SAYID Halabi carefully lowered himself into a chair facing a massive hole in the side of the building he was in. Shattered concrete and twisted rebar framed his view of the cityscape stretching into the darkness. A half-moon made it possible to make out the shapes of destroyed vehicles, collapsed homes, and scattered cinder blocks. No light beyond that provided by God burned anywhere in sight. Power had once again been lost and the city’s half a million residents were reluctant to light fires or use battery power out of fear that they could be targeted by the Saudis.

It hadn’t always been so.

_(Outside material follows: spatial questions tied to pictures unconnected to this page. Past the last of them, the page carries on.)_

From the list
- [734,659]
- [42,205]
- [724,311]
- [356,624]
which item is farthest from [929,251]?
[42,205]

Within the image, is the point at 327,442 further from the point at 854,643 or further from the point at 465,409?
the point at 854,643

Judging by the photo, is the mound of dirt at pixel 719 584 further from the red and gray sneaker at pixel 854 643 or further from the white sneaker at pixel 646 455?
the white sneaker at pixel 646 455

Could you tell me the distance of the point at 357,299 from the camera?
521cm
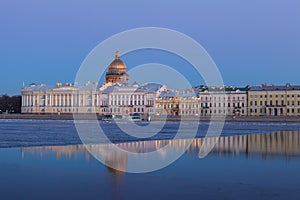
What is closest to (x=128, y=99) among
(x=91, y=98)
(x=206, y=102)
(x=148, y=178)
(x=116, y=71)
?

In 2015, al Qaeda had taken advantage of the devastation brought by Saudi Arabia’s air war in Yemen and mounted an attack on Al Mukalla. Government forces had barely even gone through the motions of fighting back. After a few brief skirmishes they’d run, abandoning not only a terrified populace but the modern weapons of war—battle tanks, American-made Humvees, and heavy artillery.

After that stunning victory, a glorious glimpse of what was possible had ensued. Strict Islamic law was imposed as al Qaeda took over the governance of the city. Roads were repaired, public order was restored, hospitals were built. Sin and destruction were replaced by order and service to God.

A year later, Emirati-backed soldiers had driven al Qaeda out, returning the city to the dysfunctional and corrupt Yemeni government. Since then, nothing had been done to rebuild, and the Saudis’ indiscriminant bombing continued, slowly strangling hope. Hunger, disease, and violence were all that people had left.

A lone car appeared to the east, weaving slowly through the debris with headlights extinguished. Halabi followed it with his gaze for a time, wondering idly where the driver had managed to find fuel and listening for approaching Saudi jets. None materialized, though, and the car eventually faded from view.